How to accelerate the application of the following for loop and function?

list_list_int = [1,2,3,4,5,6]
for j in chunks(2, list_list_int):
  for i in j:
    avg_, max_, last_ = foo(bar, i)

I don't have chunks installed, but from the docs I suspect it produces (for size 2 chunks, from:

alist = [[1,2],[3,4],[5,6],[7,8]]                                     
j = [[1,2],[3,4]]
j = [[5,6],[7,8]]   

which would produce an error:

In [116]: alist[j]                                                              
TypeError: list indices must be integers or slices, not list

And if your foo can't work with the full list of lists, I don't see how it will work with that list split into chunks.
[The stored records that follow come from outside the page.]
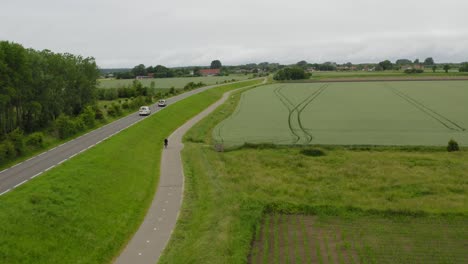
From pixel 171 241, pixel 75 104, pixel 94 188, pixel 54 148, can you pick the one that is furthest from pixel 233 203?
pixel 75 104

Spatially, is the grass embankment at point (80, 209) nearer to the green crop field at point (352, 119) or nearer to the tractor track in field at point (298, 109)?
the green crop field at point (352, 119)

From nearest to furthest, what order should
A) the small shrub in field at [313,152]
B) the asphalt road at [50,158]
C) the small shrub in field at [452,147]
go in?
the asphalt road at [50,158]
the small shrub in field at [313,152]
the small shrub in field at [452,147]

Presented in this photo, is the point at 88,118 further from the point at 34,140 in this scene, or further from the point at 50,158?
the point at 50,158

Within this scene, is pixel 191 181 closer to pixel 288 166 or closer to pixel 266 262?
pixel 288 166

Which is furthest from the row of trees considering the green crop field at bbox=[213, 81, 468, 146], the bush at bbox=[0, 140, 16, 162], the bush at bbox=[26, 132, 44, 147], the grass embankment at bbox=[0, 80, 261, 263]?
the green crop field at bbox=[213, 81, 468, 146]

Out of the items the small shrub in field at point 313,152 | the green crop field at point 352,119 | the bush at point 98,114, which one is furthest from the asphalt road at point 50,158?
the small shrub in field at point 313,152

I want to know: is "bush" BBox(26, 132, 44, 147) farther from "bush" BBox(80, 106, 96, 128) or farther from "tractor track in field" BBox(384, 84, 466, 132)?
"tractor track in field" BBox(384, 84, 466, 132)

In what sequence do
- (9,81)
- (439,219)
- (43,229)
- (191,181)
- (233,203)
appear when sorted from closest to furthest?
1. (43,229)
2. (439,219)
3. (233,203)
4. (191,181)
5. (9,81)
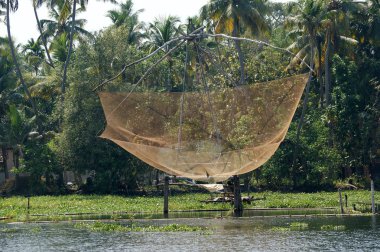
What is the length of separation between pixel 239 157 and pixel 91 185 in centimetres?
2323

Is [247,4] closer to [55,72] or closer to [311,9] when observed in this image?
[311,9]

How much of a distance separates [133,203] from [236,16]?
12.8 meters

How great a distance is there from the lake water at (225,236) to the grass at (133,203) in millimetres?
4618

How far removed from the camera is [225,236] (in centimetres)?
2658

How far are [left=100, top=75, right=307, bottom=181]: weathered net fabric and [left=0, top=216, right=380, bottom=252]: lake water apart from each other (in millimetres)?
2253

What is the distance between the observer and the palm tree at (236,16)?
1841 inches

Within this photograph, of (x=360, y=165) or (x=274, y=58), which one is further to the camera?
(x=274, y=58)

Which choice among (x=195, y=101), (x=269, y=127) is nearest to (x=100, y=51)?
(x=195, y=101)

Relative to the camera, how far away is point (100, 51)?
4728 cm

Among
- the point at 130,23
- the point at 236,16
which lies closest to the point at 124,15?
the point at 130,23

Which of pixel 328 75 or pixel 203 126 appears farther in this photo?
pixel 328 75

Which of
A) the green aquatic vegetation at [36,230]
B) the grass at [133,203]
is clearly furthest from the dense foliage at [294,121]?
the green aquatic vegetation at [36,230]

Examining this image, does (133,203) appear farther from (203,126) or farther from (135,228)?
(203,126)

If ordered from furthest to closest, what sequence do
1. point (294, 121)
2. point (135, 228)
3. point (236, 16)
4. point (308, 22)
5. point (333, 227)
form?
1. point (294, 121)
2. point (236, 16)
3. point (308, 22)
4. point (135, 228)
5. point (333, 227)
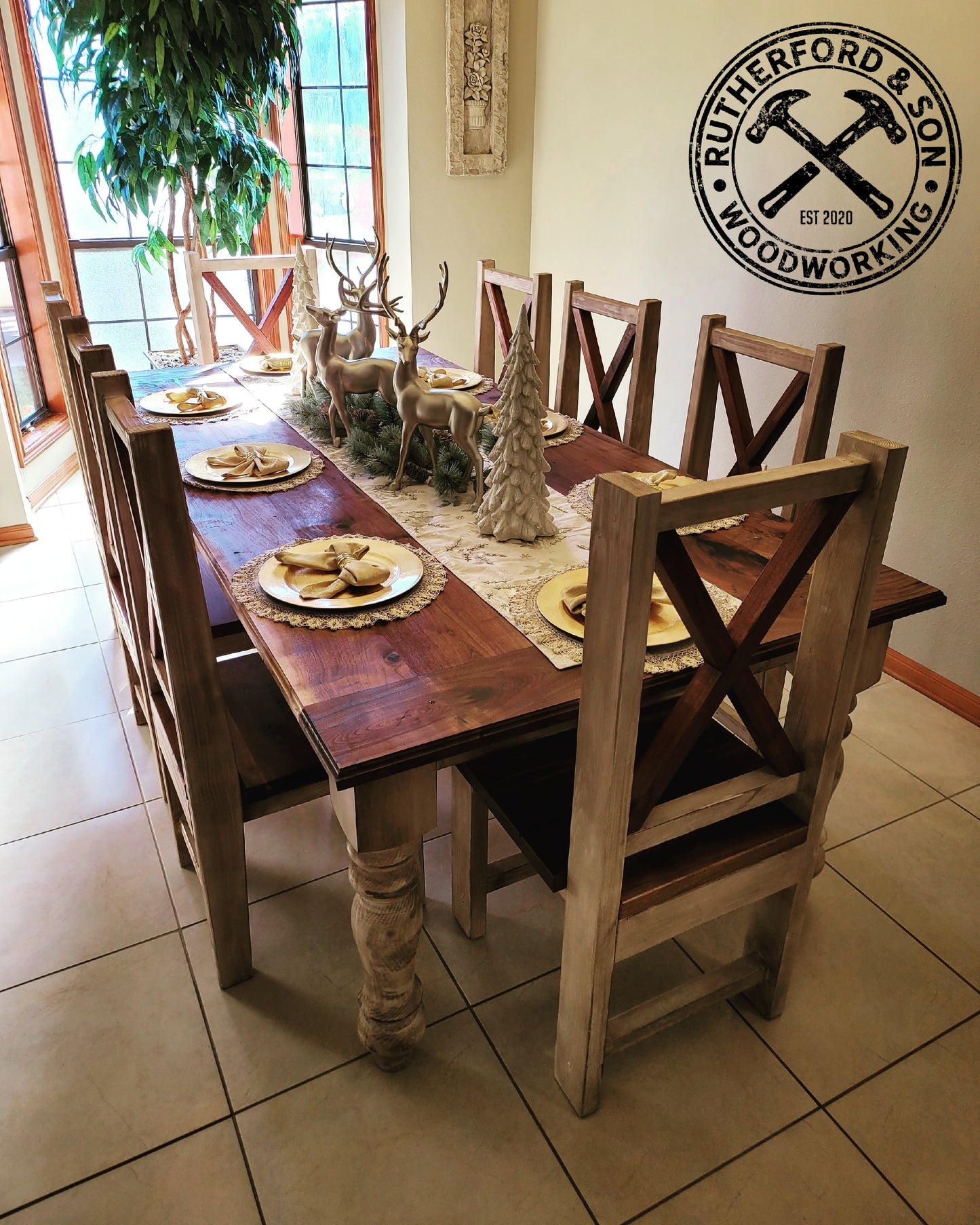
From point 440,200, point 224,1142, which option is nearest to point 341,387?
point 224,1142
Apparently it can only work with one sublist at a time.


If you are looking to perform parallel operations on a numpy array, then I would use Dask.

With just a few lines of code, your operation should be able to be easily ran on multiple processes and the highly developed Dask scheduler will balance the load for you. A huge benefit to Dask compared to other parallel libraries like joblib, is that it maintains the native numpy API.

import dask.array as da

# Setting up a random array with dimensions 10K rows and 10 columns
# This data is stored distributed across 10 chunks, and the columns are kept together (1_000, 10)
x = da.random.random((10_000, 10), chunks=(1_000, 10))
x = x.persist()  # Allow the entire array to persist in memory to speed up calculation


def foo(x):
    return x / 10


# Using the native numpy function, apply_along_axis, applying foo to each row in the matrix in parallel
result_foo = da.apply_along_axis(foo, 0, x)

# View original contents
x[0:10].compute()

# View sample of results
result_foo = result_foo.compute()
result_foo[0:10]